Edmund and Timothy exploded toward her with rosy cheeks and overcoats steeped in the cool freshness of an afternoon playing on the heath.
“Wait, wait, wait,” said Cressida, their nanny, a tall and slender girl with blonde hair and perfect diction.
Cressida did her best to take their coats from them before they went into the kitchen where lurked the inevitable crumbs and stains of teatime. At such precious ages, Edmund six and Timothy four, Gosha wanted to scoop them up in her arms and tumble around on the floor, but today she felt spoiled, tainted by darkness. She was afraid it might rub off on them.
“Boys, boys, boys.” Mrs. Dearing bustled back to the table with a giant tray of provisions. “Be gentle with your mother. She’s had a trying day.”
“Are you okay, Mummy?” A look of worry creased Edmund’s perfect face.
“I am right as rain.” She smiled and kissed him on the forehead. “Even better now you’re home.”
“Come along.” Mrs. Dearing shooed them into the kitchen with her tea tow
el. “I’ve made your favorite: fish fingers and chips. And there’s Jammy Dodgers when you’ve finished.”
“Boys,” said George, emerging from the living room.
“Hi, Daddy,” they chimed back, with much less enthusiasm than when they greeted her. He had never been affectionate with them.

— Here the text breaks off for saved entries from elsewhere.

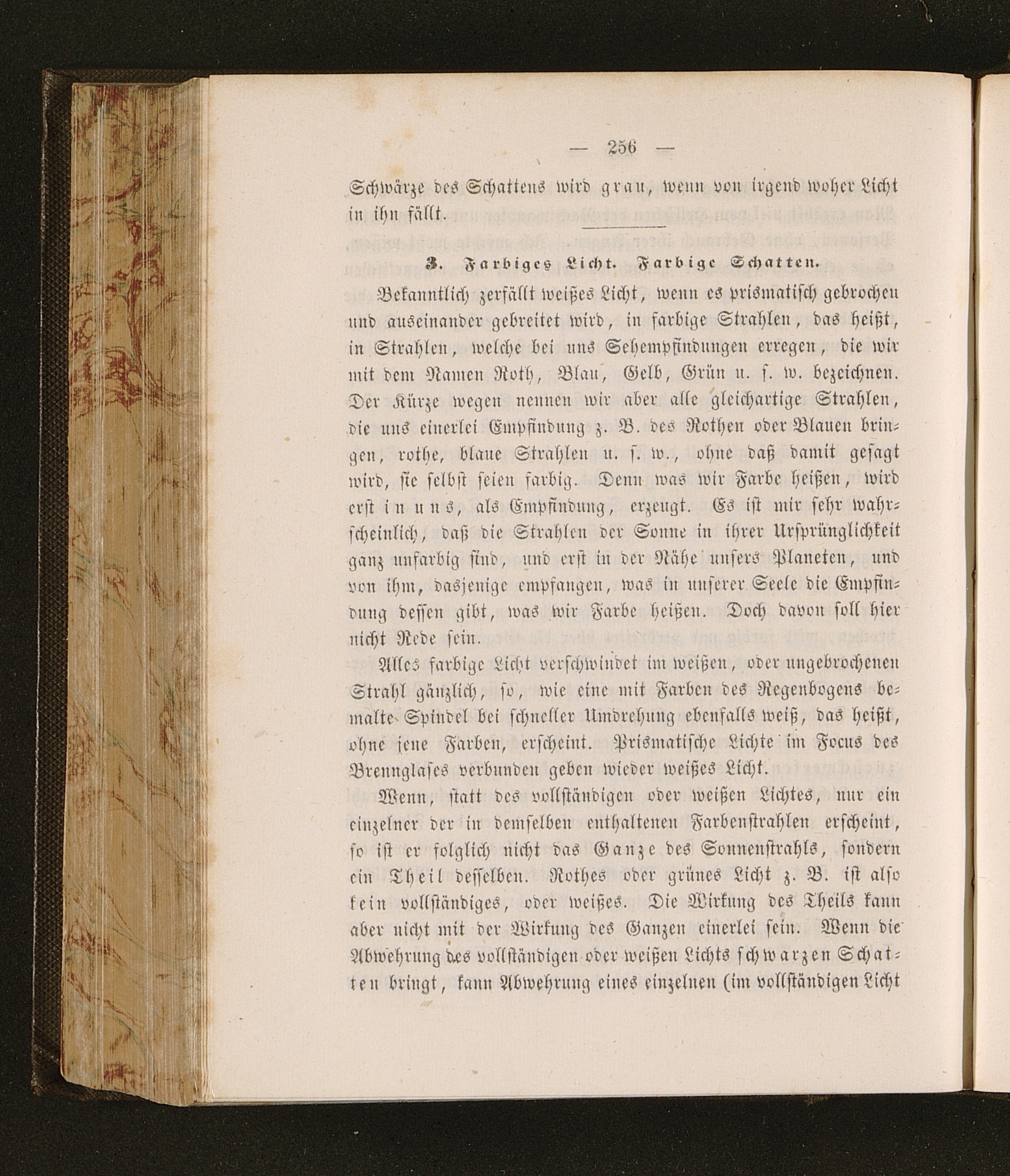 — 256 —

Schwärze des Schattens wird grau, wenn von irgend woher Licht in ihn fällt.

3. Farbiges Licht. Farbige Schatten.

Bekanntlich zerfällt weißes Licht, wenn es prismatisch gebrochen und auseinander gebreitet wird, in farbige Strahlen, das heißt, in Strahlen, welche bei uns Sehempfindungen erregen, die wir mit dem Namen Roth, Blau, Gelb, Grün u. s. w. bezeichnen. Der Kürze wegen nennen wir aber alle gleichartige Strahlen, die uns einerlei Empfindung z. B. des Rothen oder Blauen bringen, rothe, blaue Strahlen u. s. w., ohne daß damit gesagt wird, sie selbst seien farbig. Denn was wir Farbe heißen, wird erst in uns, als Empfindung, erzeugt. Es ist mir sehr wahrscheinlich, daß die Strahlen der Sonne in ihrer Ursprünglichkeit ganz unfarbig sind, und erst in der Nähe unsers Planeten, und von ihm, dasjenige empfangen, was in unserer Seele die Empfindung dessen gibt, was wir Farbe heißen. Doch davon soll hier nicht Rede sein.

Alles farbige Licht verschwindet im weißen, oder ungebrochenen Strahl gänzlich, so, wie eine mit Farben des Regenbogens bemalte Spindel bei schneller Umdrehung ebenfalls weiß, das heißt, ohne jene Farben, erscheint. Prismatische Lichte im Focus des Brennglases verbunden geben wieder weißes Licht.

Wenn, statt des vollständigen oder weißen Lichtes, nur ein einzelner der in demselben enthaltenen Farbenstrahlen erscheint, so ist er folglich nicht das Ganze des Sonnenstrahls, sondern ein Theil desselben. Rothes oder grünes Licht z. B. ist also kein vollständiges, oder weißes. Die Wirkung des Theils kann aber nicht mit der Wirkung des Ganzen einerlei sein. Wenn die Abwehrung des vollständigen oder weißen Lichts schwarzen Schatten bringt, kann Abwehrung eines einzelnen (im vollständigen Licht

In the foyer, Cressida hung the boys’ coats on the rack by the door. As he passed, George stopped and leaned in to whisper something in her ear. Cressida suppressed a smirk.
A hot coal of fury ignited in Gosha’s gut. She made another entry into her mental file of evidence that George and Cressida were having an affair. Young, blonde, lithe, and from a family far more posh than she or George, Cressida was just his type, Gosha knew from experience. He’d almost destroyed their marriage with an affair once before and swore he’d never do it again.
“Why don’t you take your tea up with you and run yourself a nice hot bath,” said Mrs. Dearing with a comforting hand on Gosha’s arm. “A hard-working mother like yourself must have all her faculties about her if she’s to be any good to her little ones.”
A queer thing to say, thought Gosha, never quite sure how much Mrs. Dearing really knew about her relationship with George.
Mrs. Dearing beamed with a smile that crinkled her eyes and pulled from the pocket of her apron a cheesecloth sachet of herbs. “And drop this in with you. It’ll do you no end of good.”
Gosha put it to her nose and drew in a breath. A thick bouquet of lavender, rosemary, and other floral fragrances filled her nostrils.
“That smells amazing.”
“Careful, dear.” Mrs. Dearing snatched the sachet back with a nervous titter. “That’s powerful stuff! Save it for when you’re soaking in the water. It’ll be much better then.”
She tucked it in the pocket of Gosha’s trousers.
“Will you be okay, darling?” asked George, coming back into the kitchen. “I told Cressida to keep the children occupied and give you a little peace.”